取り組む課題:
a - 医師不足についての文章では、WHOの報告書による人口10万人当たりの日本の医師数は何人とされていますか?
b - 医師不足についての文章から、「医療問題の上を遺伝子がワルツを踊る〜海堂尊『ジーン・ワルツ』」から「12万人も足りない。(中略)」までを、両端の語句も含めて一字一句そのまま書き写してください。
c - 医師不足についての文章の続きを、最後の文のあとから書き進めてください。

課題文:
医療問題の上を遺伝子がワルツを踊る〜海堂尊『ジーン・ワルツ』

 5月に入ってすぐにガソリン税が元に戻され1ヶ月のガソリン協奏曲もフィナーレが打たれた感があります。もちろん言うまでもなく、これだけシビアな市民感情からすると道路特定財源から一般財源化することで、必要な道路はともかくも社会保障や教育を初め、国内のさまざまな問題に我々が支払う税金が使われることを目に見えるようにしてもらう必要があります。この道路特定財源一般財源化によって生み出される予算をあてにしている政策があります。そのひとつが先月に福田首相が「想定している」と口にした、産科や小児科の医師不足や救急医療の問題を解消する政策です。

 「産科 医師」や「小児科 医師」などでニュース検索をかけると、どれだけこれら分野の医師不足などが深刻なのかということがよく分かります。例えば昨日の産経新聞の記事では次のように書かれています。

 厚生労働省によると、日本の医師数は推計25万7000人(平成16年)。内訳は病院の勤務医が16万4000人、開業医(診療所勤務の医師を含む)が9万3000人となっている。世界保健機関(WHO)が平成18年に発表した報告書では、人口10万人当たりの日本の医師数は198人。これに対しフランス337人、イタリア420人、スペイン330人、ロシア425人−など。日本は経済協力開発機構OECD)に加盟する30カ国中27位(2004年)と圧倒的に少ない。日本は総数で加盟国平均の38万人に約12万人も足りない。(中略)
 医師不足が特に深刻なのは産科と小児科だ。産科医は6年に1万1400人だったが、16年は1万600人と減少した。小児科医も6年に1万3300人だったのが16年に1万4700人とわずかに増えただけで、現状の勤務実態に比べ、あまりに貧弱だ。(以下略)【MSN産経ニュース

 この問題に正面から取り上げた小説が海堂尊ジーン・ワルツ』。ちょっと前に読了していたのですがGWの今、紹介です。

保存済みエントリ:
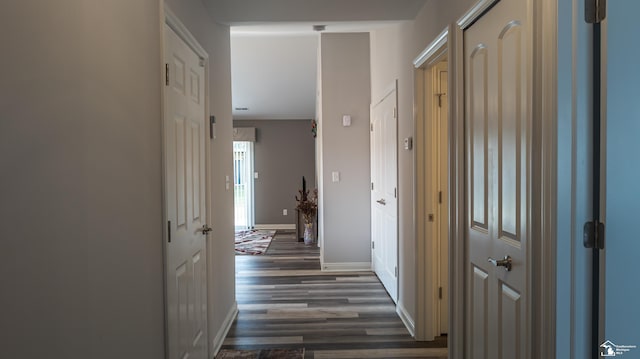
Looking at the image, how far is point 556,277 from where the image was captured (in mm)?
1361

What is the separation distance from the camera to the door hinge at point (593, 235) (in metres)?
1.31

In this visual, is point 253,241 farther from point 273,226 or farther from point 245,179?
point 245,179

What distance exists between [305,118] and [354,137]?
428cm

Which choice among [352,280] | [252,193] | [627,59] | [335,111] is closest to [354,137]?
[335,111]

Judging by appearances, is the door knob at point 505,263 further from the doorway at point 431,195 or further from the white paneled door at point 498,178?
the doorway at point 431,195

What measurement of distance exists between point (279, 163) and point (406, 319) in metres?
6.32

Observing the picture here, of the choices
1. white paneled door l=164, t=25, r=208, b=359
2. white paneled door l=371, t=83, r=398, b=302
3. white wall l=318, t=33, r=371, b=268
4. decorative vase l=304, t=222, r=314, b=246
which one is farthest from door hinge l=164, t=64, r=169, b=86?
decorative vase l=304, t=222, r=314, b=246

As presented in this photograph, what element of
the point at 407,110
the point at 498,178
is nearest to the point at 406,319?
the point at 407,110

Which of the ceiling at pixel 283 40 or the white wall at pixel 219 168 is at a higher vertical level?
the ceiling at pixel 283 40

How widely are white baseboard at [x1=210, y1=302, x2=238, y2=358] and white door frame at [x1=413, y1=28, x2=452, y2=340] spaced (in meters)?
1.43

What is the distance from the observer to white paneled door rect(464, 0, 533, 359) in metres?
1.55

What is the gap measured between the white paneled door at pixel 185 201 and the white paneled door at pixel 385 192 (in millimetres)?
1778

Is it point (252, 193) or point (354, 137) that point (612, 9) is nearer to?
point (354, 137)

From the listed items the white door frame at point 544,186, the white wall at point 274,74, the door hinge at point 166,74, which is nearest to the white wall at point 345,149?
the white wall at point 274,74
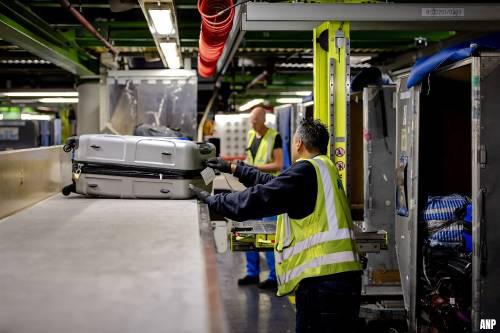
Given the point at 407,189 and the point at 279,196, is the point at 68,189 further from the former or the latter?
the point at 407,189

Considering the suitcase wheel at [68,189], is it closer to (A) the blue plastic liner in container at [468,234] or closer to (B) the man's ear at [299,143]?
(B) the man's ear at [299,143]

...

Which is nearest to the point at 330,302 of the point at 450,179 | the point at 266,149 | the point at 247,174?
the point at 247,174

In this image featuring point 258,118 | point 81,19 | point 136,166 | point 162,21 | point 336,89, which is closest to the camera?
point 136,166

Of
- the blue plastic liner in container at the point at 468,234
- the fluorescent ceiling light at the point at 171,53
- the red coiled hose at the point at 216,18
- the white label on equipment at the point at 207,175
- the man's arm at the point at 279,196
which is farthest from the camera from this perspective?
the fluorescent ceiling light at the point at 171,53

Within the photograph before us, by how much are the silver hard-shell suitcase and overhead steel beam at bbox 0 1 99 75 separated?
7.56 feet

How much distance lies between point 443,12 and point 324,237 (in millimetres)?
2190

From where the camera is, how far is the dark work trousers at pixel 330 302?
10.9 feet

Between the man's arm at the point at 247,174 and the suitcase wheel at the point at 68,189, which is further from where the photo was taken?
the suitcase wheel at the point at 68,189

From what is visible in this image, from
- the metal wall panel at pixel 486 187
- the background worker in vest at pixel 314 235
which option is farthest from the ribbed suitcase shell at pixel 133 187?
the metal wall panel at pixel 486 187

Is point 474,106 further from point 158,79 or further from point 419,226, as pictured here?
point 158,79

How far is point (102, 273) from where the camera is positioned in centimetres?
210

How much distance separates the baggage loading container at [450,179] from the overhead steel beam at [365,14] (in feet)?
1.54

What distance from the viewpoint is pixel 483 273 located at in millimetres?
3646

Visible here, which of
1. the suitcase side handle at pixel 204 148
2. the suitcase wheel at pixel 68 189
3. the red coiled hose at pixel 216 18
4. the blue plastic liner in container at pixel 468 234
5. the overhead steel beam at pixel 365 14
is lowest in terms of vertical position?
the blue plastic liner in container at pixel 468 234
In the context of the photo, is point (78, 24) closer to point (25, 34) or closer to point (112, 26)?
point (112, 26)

課題の解答:
a - 198人です。

b -
医療問題の上を遺伝子がワルツを踊る〜海堂尊『ジーン・ワルツ』

 5月に入ってすぐにガソリン税が元に戻され1ヶ月のガソリン協奏曲もフィナーレが打たれた感があります。もちろん言うまでもなく、これだけシビアな市民感情からすると道路特定財源から一般財源化することで、必要な道路はともかくも社会保障や教育を初め、国内のさまざまな問題に我々が支払う税金が使われることを目に見えるようにしてもらう必要があります。この道路特定財源一般財源化によって生み出される予算をあてにしている政策があります。そのひとつが先月に福田首相が「想定している」と口にした、産科や小児科の医師不足や救急医療の問題を解消する政策です。

 「産科 医師」や「小児科 医師」などでニュース検索をかけると、どれだけこれら分野の医師不足などが深刻なのかということがよく分かります。例えば昨日の産経新聞の記事では次のように書かれています。

 厚生労働省によると、日本の医師数は推計25万7000人(平成16年)。内訳は病院の勤務医が16万4000人、開業医(診療所勤務の医師を含む)が9万3000人となっている。世界保健機関(WHO)が平成18年に発表した報告書では、人口10万人当たりの日本の医師数は198人。これに対しフランス337人、イタリア420人、スペイン330人、ロシア425人−など。日本は経済協力開発機構OECD)に加盟する30カ国中27位(2004年)と圧倒的に少ない。日本は総数で加盟国平均の38万人に約12万人も足りない。(中略)

c -
ジーン・ワルツ

ジーン・ワルツ

 2005年の『このミステリーがすごい!』大賞を受賞した『チーム・バチスタの栄光』でデビューした現役医師の著者がこの春に出た本書で取り上げたテーマが、長年にわたる医療費抑制策による産科医師不足であり、医師免許取得後2年間の臨床研修必修化に伴う地方医療の崩壊であり、同時に、不妊治療と代理母でした。

 "クール・ウィッチ"産婦人科医曽根崎理恵を主人公として、現場の視点からひとつずつ医療を取り巻く社会の問題を明らかにしながら、けれど小説として物語の中に埋め込むことで更なる説得力を持たせてつむぐ言葉は、説教臭くなることもなく読み物としても十分に楽しめます。相変わらず、著者の作品は前半部から後半部に向けてスピード感がグングンとあがっていって、ちょっと油断すると乗り遅れてしまいがちなほどですが、想定を超えるほどの結末を一気に読み進める中で迎え、読み終えて本を置くとき「ふーっ」と満足な一息ついてしまいます。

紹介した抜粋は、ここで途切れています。